Once they arrive at the park, set to classic b-movie John Williams music, we meet Dr. Ian Malcolm (Jeff Goldblum), a mathematician skeptical about genetic engineering for profit.  Goldblum makes the movie, contributing humanity and reason.

The exposition scenes are my favorite because they most closely resembled the Michael Crichton novel. Scientists extracted dinosaur DNA from mosquitos and use it to clone dinosaurs. They cut corners and assumed they could control an ecosystem, not considering the consequences of bringing together two species separated by millions of years of evolution. In the best scene, the closest to USS Indianapolis moment from Jaws, Dr. Malcolm explains chaos theory.

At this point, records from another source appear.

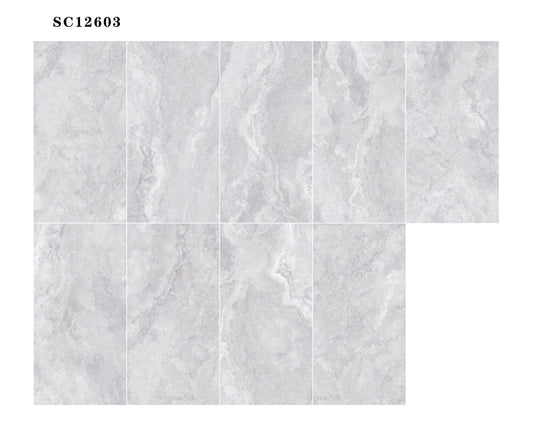 NEW SICILY - LIGHT GREY 300 * 600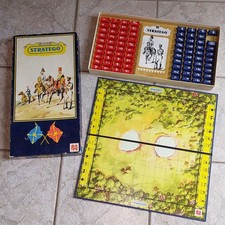 Stratego (Strategie-Brettspiel, 2 Sp., große Ausgabe, 1979) JUMBO/1 Figur fehlt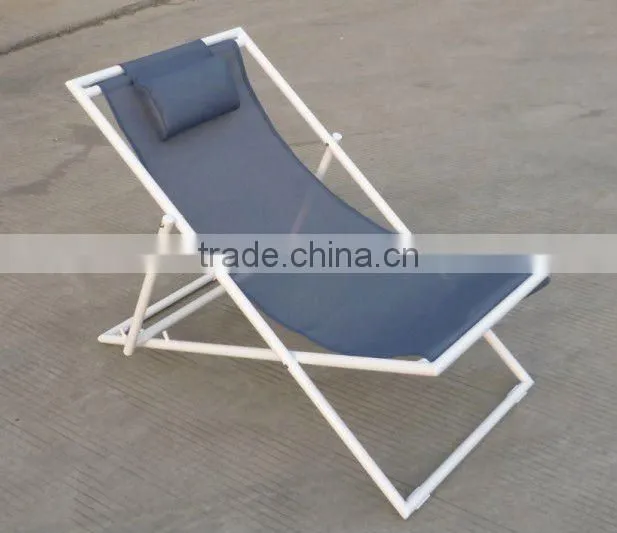 GOOD QUALITY ALUMINUM BEACH SUN BED PORTABLE FOLDING LOUNGER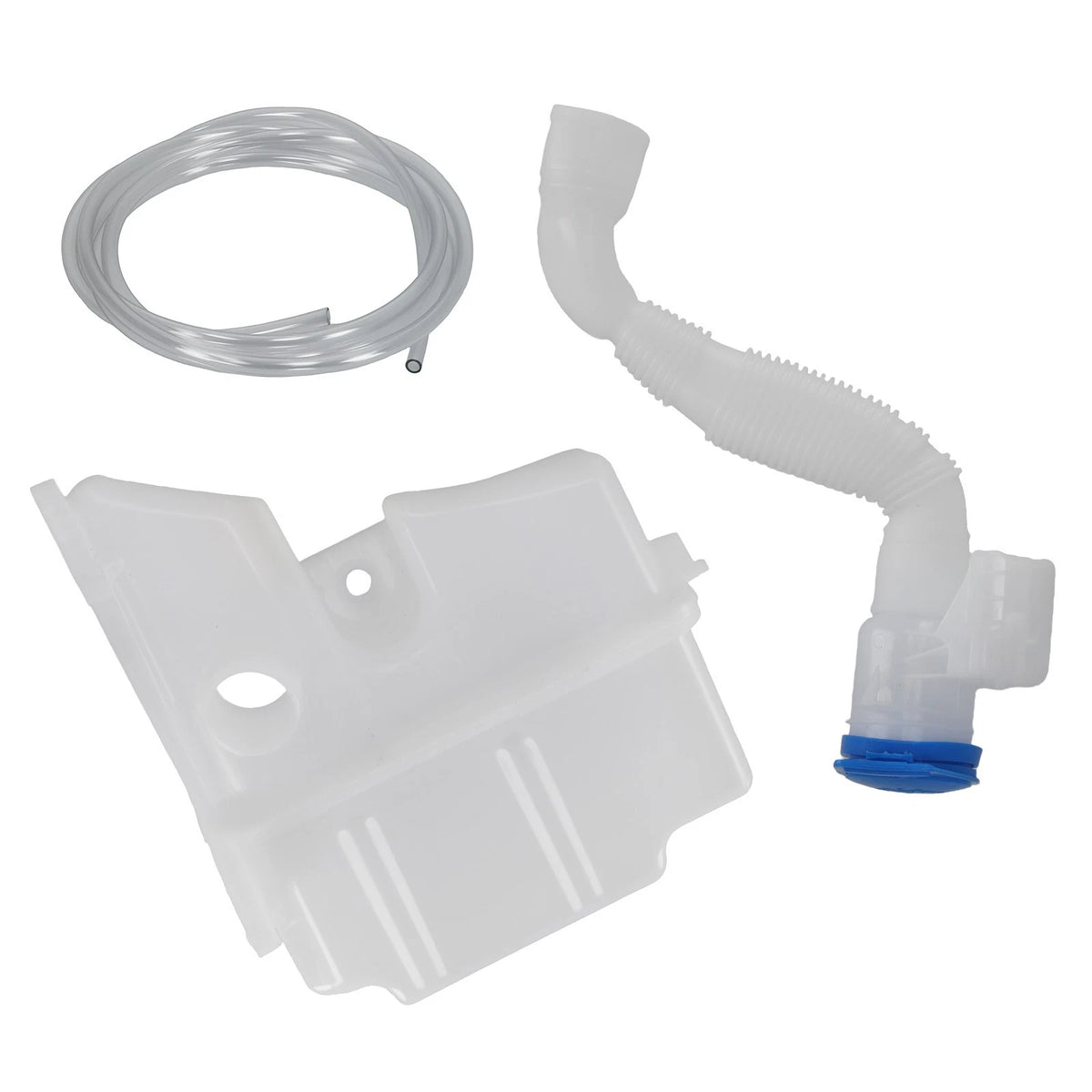 Washer Tank with Filler Neck for Volkswagen Jetta (2019–2023) 17A955453A 3Q0955455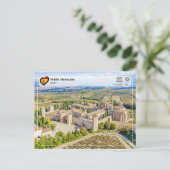 UNESCO WHS - Kloster Poblet Postkarte (Stehend Vorderseite)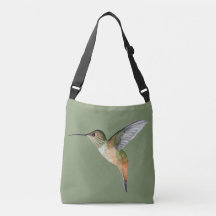 Allens Hummingbird Crossbody Bag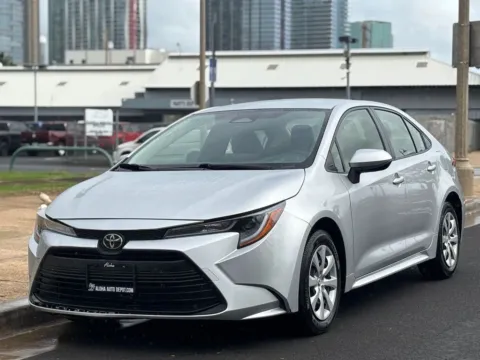 Silver 2023 Toyota Corolla LE for sale in Honolulu, HI
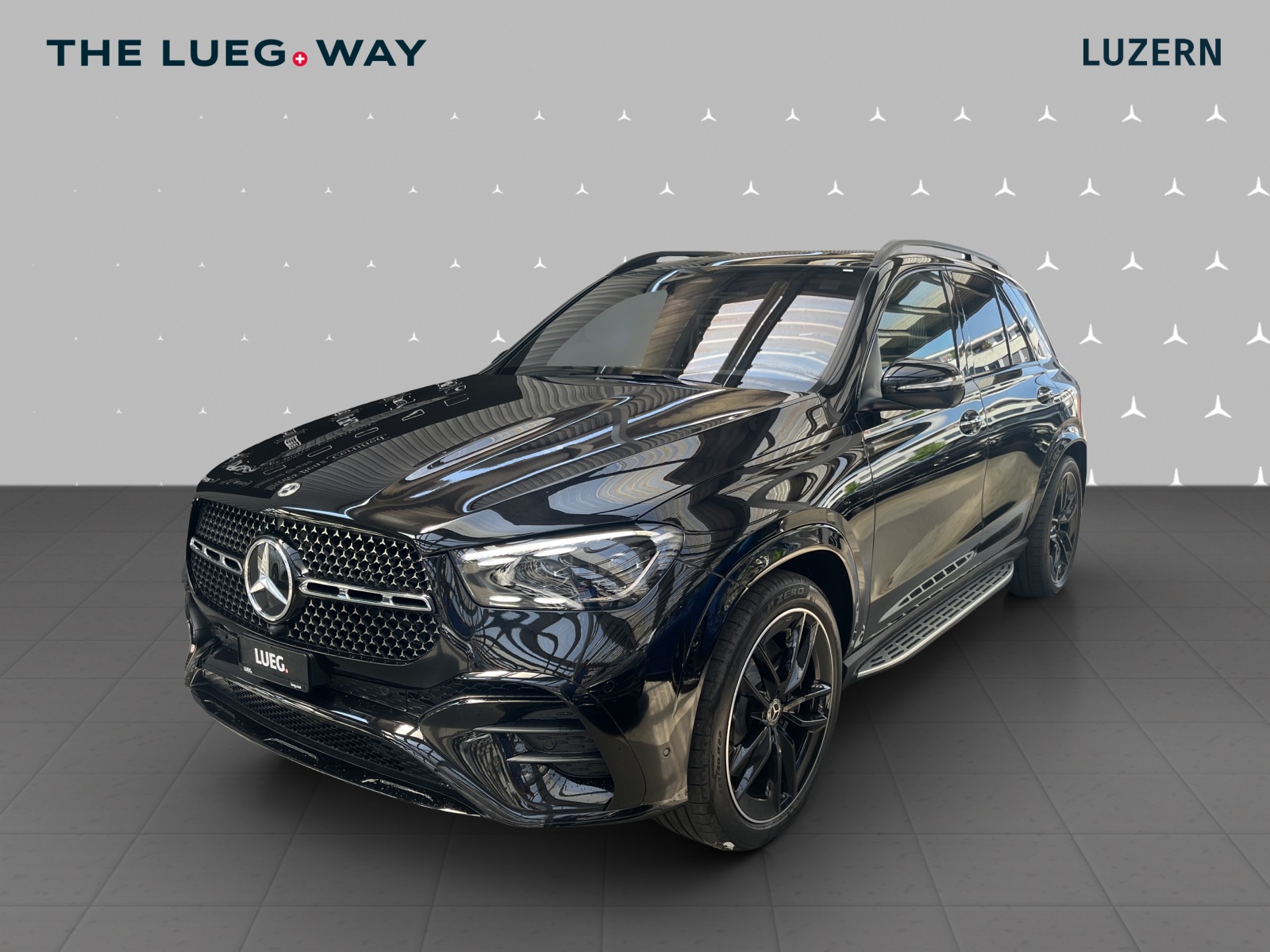 MERCEDES-BENZ GLE 450 d 4Matic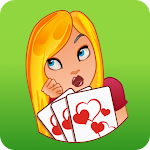 Cover Image of Download Hearts Deluxe - Free Card Game  APK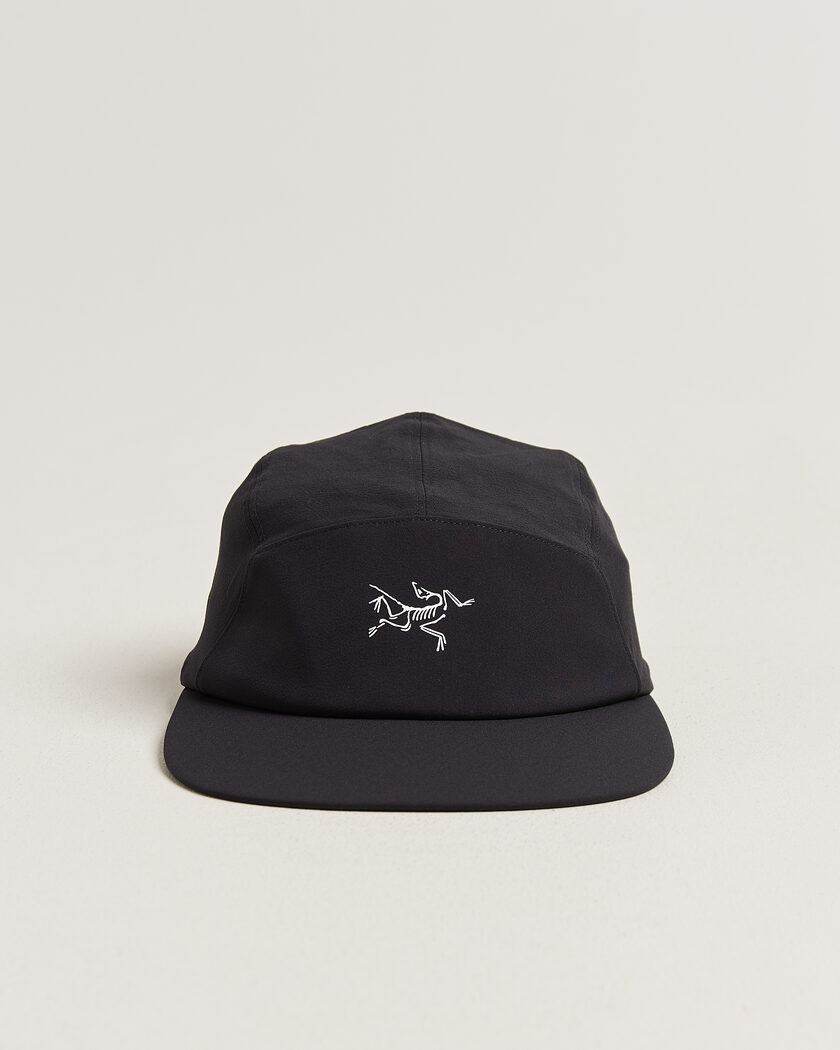Arc'teryx Gamma 5 Panel Cap Black – Svart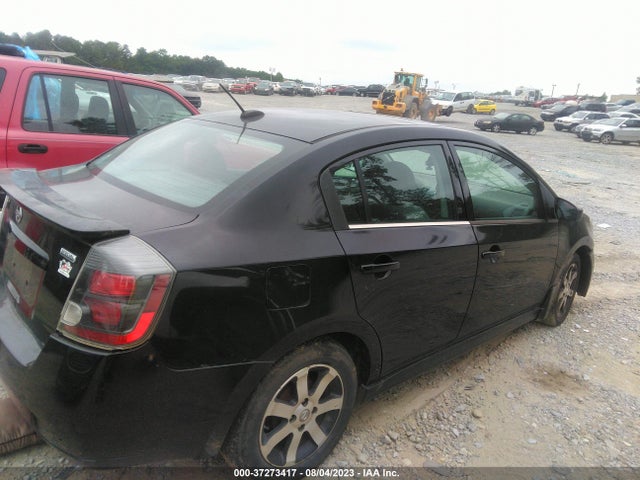 2011 NISSAN SENTRA 2.0 SR VIN: 3N1AB6AP2BL721801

Inevitably, things go wrong and the dinosaurs attack.  The most harrowing sequence of a T-Rex terrorizing two kids who are there to visit their Grandpa.  From then on Jurassic Park is an adventure story, some characters become dino snacks; some make harrowing escapes.

But its unfair to compare Jurassic Park to Spielberg's earlier triumphs. By 1993 he had yet to score a Box Office Smash since the early 1980s (outside of the Indiana Jones movies). So he had to adjust his style for a new decade.  George Lucas played a significant role in post-production and his signatures are present: faster paced action, thinner characters, and awe inspiring effects created by his company Industrial Light & Magic.

Compared with the tent pole movies of this summer, Jurassic Park has aged well. Spielberg took notes from adventure films of the past, duplicating the magic of Ray Harryhausen's special effects extravaganzas.  And it's a perfect introductory film for anyone interested in the Sci-Fi genre.